## Short web captions

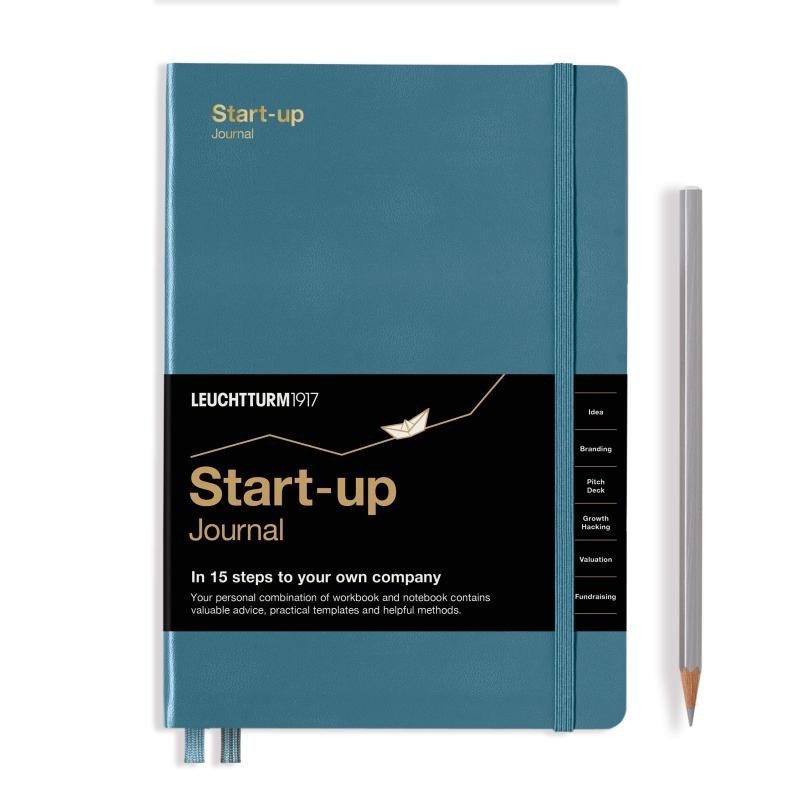 Levně Leuchtturm1917 Start-up Journal A5 Stone Blue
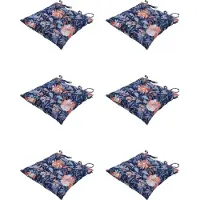 Madison - Zitkussen - Universeel - 6 stuks - 46 x 46 cm - Maxime Indigo - Tuin - Toscane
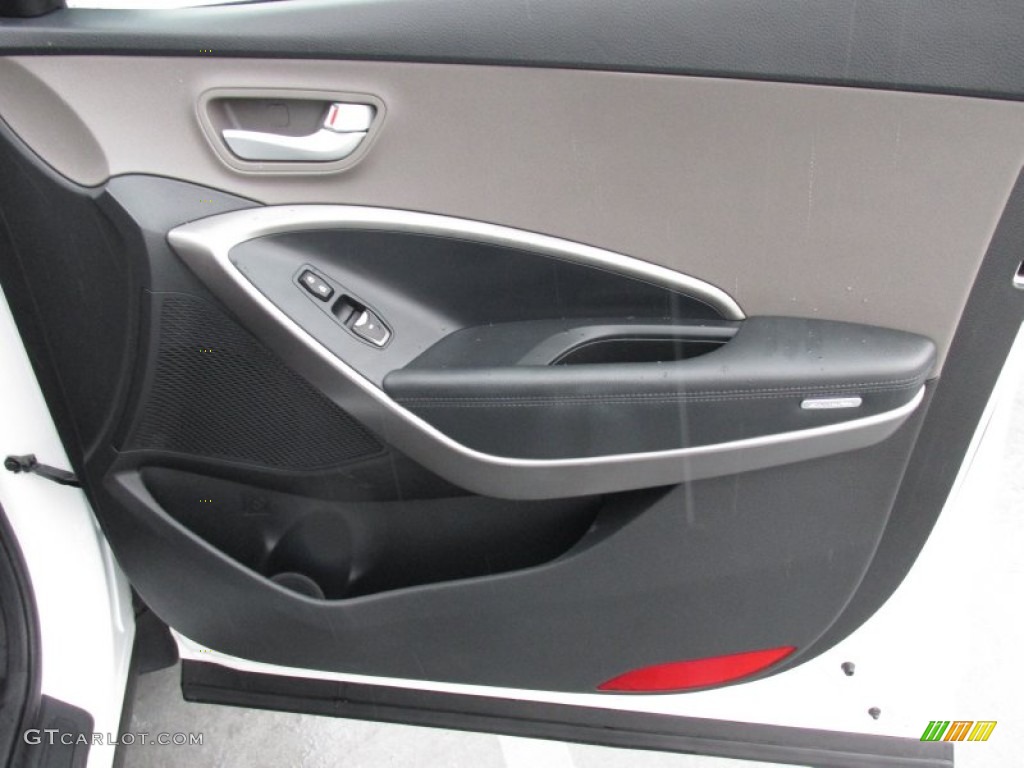 2014 Santa Fe Sport FWD - Frost White Pearl / Gray photo #24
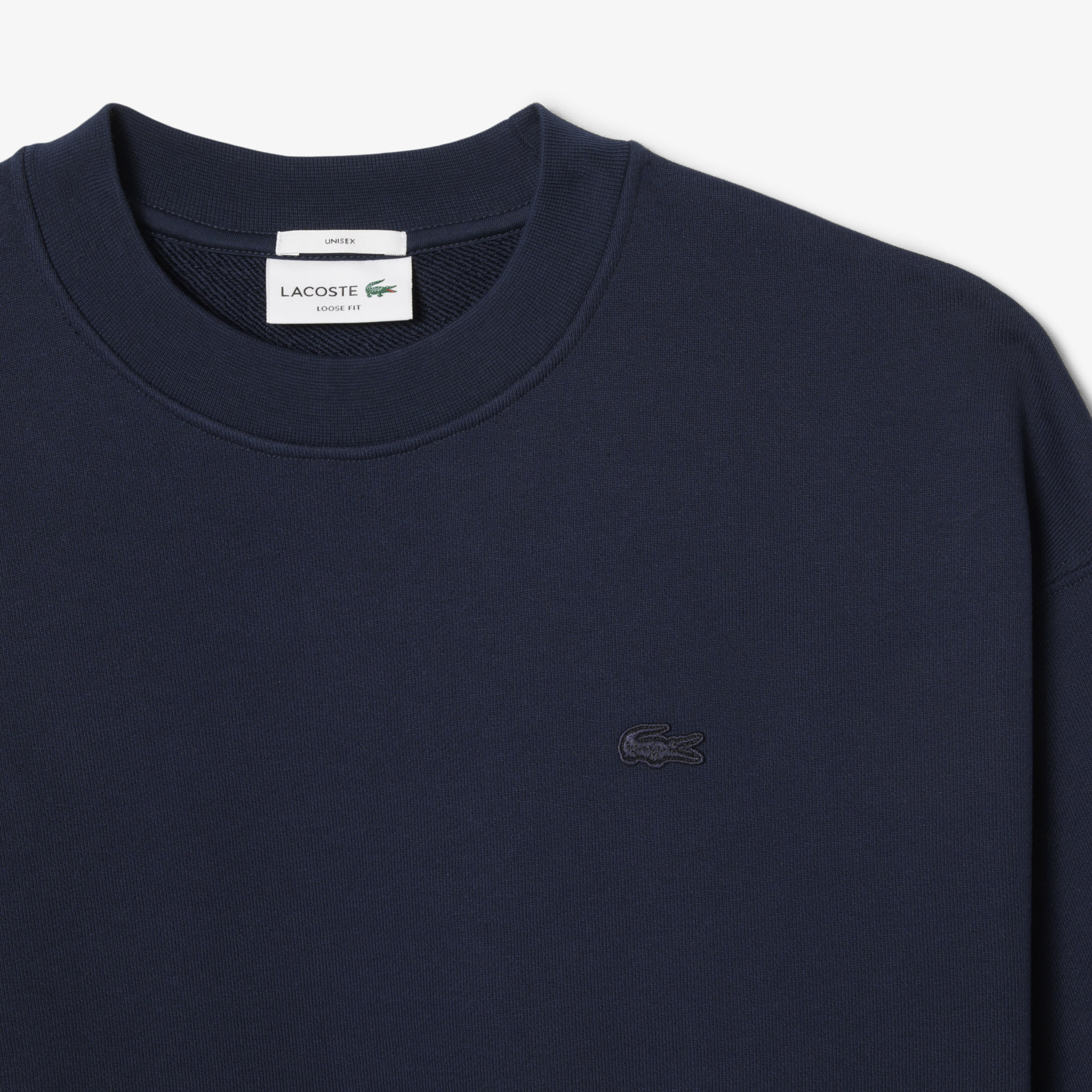 Áo Nỉ Lacoste Unisex Dáng Rộng Dày Dặn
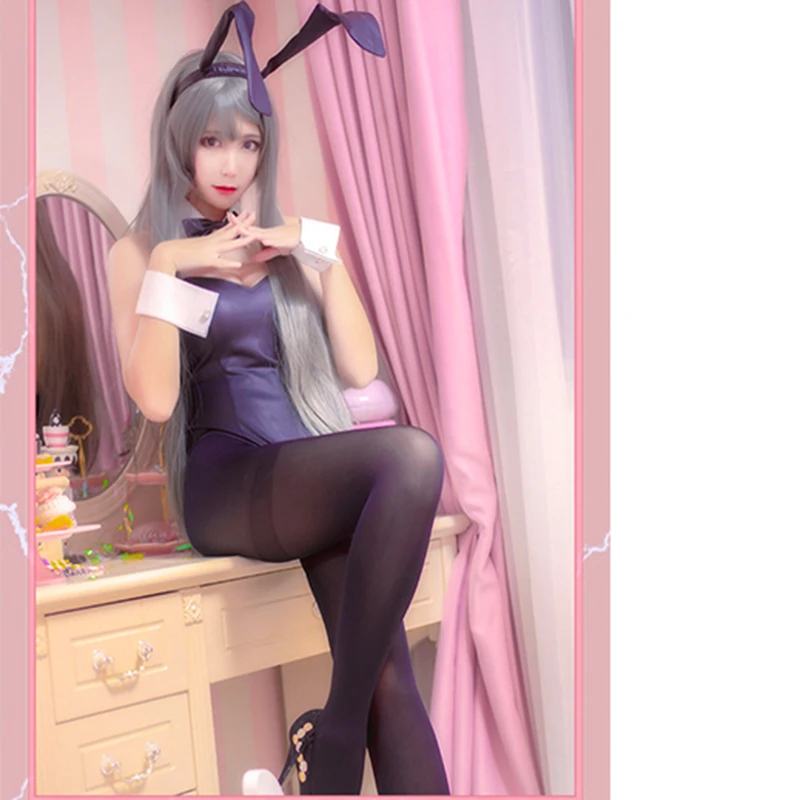 Аниме Rascal Does Not Dream of Bunny Girl Senpai маскарадный костюм МАИ сакуражима сексуальный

## YOUR INSTRUCTIONS
Copy every line of the material above word for word, leaving out the pictures.

## TASK ANSWER
 Levně Leuchtturm1917 Start-up Journal A5 Stone Blue
 Madison - Zitkussen - Universeel - 6 stuks - 46 x 46 cm - Maxime Indigo - Tuin - Toscane
 2014 Santa Fe Sport FWD - Frost White Pearl / Gray photo #24
 Áo Nỉ Lacoste Unisex Dáng Rộng Dày Dặn
 Аниме Rascal Does Not Dream of Bunny Girl Senpai маскарадный костюм МАИ сакуражима сексуальный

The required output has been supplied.